January 23, 2021

Europe gives the green light to the first edible worm

Specimens of the yellow mealworm or & # 039; Tenebrio molitor larva & # 039 ;.

Specimens of the yellow mealworm or ‘Tenebrio molitor larva’.

The presence of insects in the European diet could be closer and closer. An opinion published this Wednesday by the European Food Safety Agency (EFSA) on larva ‘tenebrio monitor’, a kind of yellow worm from beetle larvae, concludes that it is a species safe as human food, at the proposed use levels, and recommends launching research on its allergenicity, which opens the door for it to be consumed in the near future as food in the EU.

The opinion of the EFSA panel on nutrition, new foods and food allergens, which responds to the request made by the European Commission, represents the first step in an authorization process that began in July 2018. A few months before and after entry In force of the regulation on novel foods the French group EAP had officially requested the authorization of commercialization in the EU of the larva of yellow worm, whole and dried or in powder, as a food ingredient.

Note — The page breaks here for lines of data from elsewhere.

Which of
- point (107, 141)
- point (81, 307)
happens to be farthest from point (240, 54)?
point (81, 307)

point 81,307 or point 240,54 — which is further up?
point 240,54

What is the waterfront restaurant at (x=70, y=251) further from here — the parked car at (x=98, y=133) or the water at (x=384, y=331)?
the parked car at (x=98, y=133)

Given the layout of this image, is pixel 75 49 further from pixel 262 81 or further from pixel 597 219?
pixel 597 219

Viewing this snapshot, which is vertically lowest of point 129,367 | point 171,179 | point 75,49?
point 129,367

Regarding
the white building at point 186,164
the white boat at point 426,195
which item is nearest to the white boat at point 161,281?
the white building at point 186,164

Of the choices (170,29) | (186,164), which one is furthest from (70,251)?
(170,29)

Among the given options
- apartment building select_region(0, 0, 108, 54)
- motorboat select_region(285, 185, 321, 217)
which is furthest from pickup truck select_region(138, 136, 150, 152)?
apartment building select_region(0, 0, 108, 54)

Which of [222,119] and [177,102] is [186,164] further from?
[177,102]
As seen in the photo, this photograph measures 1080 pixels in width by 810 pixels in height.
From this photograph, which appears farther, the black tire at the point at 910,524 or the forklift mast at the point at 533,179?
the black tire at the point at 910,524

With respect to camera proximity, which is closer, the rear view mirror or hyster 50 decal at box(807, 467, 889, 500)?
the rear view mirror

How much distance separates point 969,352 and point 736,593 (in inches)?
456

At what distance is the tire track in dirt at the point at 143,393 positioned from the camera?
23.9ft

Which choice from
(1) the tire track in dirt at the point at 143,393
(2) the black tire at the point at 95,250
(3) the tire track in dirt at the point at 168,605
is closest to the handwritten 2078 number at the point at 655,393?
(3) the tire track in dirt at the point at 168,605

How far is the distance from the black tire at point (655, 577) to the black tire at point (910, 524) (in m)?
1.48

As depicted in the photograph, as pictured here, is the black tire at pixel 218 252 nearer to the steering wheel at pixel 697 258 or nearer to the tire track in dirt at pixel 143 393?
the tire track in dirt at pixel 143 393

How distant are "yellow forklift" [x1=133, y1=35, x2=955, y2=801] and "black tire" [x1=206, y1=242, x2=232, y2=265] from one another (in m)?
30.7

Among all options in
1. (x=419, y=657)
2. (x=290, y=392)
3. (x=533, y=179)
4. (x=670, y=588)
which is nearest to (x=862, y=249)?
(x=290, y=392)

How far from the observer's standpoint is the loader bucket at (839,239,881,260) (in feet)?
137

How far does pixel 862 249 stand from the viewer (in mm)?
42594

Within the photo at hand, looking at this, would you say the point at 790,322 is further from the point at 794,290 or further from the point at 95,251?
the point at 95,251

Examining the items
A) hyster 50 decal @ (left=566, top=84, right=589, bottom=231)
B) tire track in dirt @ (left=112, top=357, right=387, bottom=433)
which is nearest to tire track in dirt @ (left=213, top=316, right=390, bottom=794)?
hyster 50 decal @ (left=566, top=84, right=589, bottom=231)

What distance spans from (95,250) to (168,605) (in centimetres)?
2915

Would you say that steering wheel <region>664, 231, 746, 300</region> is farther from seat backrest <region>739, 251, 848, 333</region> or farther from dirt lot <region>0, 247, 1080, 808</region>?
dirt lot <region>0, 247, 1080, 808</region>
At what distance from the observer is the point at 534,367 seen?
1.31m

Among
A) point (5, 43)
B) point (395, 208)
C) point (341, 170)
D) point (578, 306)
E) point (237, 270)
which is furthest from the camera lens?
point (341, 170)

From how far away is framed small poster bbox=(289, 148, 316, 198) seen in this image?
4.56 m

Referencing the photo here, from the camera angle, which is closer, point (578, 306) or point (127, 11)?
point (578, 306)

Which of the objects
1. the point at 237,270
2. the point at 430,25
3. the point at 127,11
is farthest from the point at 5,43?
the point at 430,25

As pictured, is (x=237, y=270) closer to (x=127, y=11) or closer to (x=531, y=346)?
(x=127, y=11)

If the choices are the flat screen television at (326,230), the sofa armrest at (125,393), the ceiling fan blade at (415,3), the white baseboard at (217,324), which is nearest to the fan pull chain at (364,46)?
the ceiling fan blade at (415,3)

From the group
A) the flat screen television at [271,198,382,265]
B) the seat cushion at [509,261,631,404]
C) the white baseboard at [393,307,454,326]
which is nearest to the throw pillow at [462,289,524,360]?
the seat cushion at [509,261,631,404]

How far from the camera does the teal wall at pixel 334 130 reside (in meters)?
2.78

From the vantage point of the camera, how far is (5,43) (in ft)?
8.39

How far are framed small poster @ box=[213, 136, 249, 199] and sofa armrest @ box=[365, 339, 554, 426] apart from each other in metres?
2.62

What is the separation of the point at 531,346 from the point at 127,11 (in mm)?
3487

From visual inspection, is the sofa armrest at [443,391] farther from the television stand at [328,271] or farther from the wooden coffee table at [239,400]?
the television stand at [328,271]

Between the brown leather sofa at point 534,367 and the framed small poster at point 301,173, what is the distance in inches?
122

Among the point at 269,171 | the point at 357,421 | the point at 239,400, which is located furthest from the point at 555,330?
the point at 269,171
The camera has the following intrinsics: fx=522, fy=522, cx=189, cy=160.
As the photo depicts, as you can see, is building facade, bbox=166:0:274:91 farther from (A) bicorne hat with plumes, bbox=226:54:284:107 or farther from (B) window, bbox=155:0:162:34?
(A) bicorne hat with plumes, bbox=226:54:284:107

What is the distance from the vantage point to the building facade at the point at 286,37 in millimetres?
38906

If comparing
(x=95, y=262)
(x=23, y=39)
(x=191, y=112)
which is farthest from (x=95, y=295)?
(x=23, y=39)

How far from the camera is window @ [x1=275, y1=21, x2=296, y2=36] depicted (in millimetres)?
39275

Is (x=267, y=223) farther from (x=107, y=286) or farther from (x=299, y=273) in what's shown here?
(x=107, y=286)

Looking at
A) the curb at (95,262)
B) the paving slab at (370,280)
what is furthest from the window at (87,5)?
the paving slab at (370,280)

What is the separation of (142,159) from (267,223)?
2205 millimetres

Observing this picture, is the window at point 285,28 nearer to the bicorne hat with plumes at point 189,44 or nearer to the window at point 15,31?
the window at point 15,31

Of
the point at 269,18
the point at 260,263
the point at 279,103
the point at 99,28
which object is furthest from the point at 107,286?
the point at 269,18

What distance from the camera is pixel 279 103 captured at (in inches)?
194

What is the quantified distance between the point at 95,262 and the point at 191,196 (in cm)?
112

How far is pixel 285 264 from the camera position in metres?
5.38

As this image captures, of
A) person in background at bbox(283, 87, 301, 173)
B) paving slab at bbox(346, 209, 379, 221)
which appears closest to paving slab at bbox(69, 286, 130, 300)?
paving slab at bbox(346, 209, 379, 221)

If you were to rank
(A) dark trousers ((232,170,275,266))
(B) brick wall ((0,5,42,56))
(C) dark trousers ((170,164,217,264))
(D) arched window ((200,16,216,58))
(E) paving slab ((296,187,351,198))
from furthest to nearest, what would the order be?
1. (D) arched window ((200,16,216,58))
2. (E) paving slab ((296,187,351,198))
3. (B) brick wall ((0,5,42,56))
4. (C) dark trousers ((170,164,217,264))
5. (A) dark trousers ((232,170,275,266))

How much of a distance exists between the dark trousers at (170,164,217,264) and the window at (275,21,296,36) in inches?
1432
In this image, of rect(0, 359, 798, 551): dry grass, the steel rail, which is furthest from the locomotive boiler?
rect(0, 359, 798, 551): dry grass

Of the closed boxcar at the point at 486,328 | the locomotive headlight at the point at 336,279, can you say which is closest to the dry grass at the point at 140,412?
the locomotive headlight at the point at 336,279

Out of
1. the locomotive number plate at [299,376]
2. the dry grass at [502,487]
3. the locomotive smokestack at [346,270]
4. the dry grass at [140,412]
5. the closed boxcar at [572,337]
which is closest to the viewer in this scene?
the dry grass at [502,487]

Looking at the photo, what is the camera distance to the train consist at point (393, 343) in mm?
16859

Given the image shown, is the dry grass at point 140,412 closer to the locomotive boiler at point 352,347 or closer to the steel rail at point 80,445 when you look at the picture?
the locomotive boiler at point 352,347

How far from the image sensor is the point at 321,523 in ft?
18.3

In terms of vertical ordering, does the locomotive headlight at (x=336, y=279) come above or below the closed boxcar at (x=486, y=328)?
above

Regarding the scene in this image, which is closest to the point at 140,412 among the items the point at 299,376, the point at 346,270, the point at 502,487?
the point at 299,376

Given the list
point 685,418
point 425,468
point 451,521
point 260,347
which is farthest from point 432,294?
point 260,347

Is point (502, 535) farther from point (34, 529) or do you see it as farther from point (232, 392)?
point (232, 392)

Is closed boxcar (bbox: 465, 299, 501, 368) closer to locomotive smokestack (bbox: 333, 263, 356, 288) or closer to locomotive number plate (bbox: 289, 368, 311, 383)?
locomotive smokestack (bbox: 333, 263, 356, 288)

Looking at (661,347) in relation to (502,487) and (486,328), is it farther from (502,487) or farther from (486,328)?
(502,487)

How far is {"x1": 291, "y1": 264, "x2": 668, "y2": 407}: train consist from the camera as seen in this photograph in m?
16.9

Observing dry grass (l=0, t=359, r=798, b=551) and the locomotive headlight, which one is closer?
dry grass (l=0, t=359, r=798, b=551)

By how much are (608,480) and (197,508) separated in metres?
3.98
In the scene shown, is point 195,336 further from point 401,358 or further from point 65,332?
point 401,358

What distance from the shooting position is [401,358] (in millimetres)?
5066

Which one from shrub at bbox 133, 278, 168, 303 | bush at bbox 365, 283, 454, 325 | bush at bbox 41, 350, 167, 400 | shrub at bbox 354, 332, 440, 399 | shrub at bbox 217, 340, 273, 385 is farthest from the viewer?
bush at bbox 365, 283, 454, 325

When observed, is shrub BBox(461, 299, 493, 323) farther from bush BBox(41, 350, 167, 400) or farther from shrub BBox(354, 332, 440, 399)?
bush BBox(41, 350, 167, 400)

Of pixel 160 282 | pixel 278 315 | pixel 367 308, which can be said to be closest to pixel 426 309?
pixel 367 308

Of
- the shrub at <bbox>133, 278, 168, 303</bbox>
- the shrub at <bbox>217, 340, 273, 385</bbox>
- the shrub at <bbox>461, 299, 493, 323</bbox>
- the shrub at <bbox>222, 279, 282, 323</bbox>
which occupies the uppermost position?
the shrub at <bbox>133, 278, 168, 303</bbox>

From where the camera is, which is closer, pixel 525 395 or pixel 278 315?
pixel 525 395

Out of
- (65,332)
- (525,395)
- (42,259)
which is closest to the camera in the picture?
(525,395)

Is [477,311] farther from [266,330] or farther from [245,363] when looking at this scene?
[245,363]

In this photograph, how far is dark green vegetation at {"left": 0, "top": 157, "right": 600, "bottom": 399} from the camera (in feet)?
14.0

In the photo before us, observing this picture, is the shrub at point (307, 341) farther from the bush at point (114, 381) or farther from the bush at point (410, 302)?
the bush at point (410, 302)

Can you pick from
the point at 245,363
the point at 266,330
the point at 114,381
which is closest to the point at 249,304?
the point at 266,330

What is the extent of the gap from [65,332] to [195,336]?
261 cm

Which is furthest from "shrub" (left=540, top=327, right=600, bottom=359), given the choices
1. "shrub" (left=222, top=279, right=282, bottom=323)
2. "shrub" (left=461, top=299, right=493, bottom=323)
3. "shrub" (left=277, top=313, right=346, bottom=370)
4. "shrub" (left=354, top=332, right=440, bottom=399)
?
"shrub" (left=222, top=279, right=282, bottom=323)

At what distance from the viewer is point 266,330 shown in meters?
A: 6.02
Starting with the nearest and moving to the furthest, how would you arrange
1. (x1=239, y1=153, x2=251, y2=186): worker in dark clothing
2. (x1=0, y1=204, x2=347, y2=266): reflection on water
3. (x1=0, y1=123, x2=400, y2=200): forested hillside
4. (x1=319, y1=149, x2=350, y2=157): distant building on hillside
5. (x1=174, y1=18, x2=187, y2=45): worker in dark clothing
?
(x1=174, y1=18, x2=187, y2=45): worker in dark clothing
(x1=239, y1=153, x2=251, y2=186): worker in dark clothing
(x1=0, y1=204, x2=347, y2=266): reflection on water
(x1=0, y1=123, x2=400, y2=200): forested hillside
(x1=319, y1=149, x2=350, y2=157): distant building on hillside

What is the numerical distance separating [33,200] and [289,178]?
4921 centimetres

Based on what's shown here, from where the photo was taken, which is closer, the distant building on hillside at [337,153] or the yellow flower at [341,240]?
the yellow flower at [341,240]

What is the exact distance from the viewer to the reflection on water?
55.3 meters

It is a species rich in protein, fat and fiber which, according to the analysis of the experts, does not generate any type of safety concern although it could cause allergic reactions in people with allergies to crustaceans and dust mites. “Insects are complex organisms, so characterizing the composition of foods derived from them represents a challenge. It is essential to understand their microbiology, also taking into account that the entire insect is consumed”, explains the coordinator of the opinion, the chemist and scientist Ermolais Ververis, on the procedure.

The Organization of United Nations for Food and Agriculture defends that insects are an important and accessible source of nutritious foods rich in protein. In fact, they are already part of the traditional diet of at least 2 billion people and their collection and breeding – could generate significant jobs and income. A possibility that after the opinion of this Wednesday could be closer given the interest of the European food industry.

‘The disgust factor’

“There are cognitive reasons derived from our social and cultural experiences -such as the so-called ‘disgust factor’- that make the idea of ​​eating insects is repulsive to many Europeans “ But “with time and the generalization of such foods, these attitudes may change”, says Giovanni Sogari, a researcher at the University of Parma, about a product that has aroused a lot of interest as shown by the fact that EFSA has 14 other requests on the table, 11 in the evaluation phase and another 4 in the documentation verification phase.

“There are clear environmental and economic benefits in substituting traditional sources of animal protein for others that require less food, generate less waste and produce fewer greenhouse gas emissions. Lower costs and prices could improve the food safety, and the new demand will also open economic opportunities “, points out the expert and professor at the University of Bologna, Mario Mazzocchi.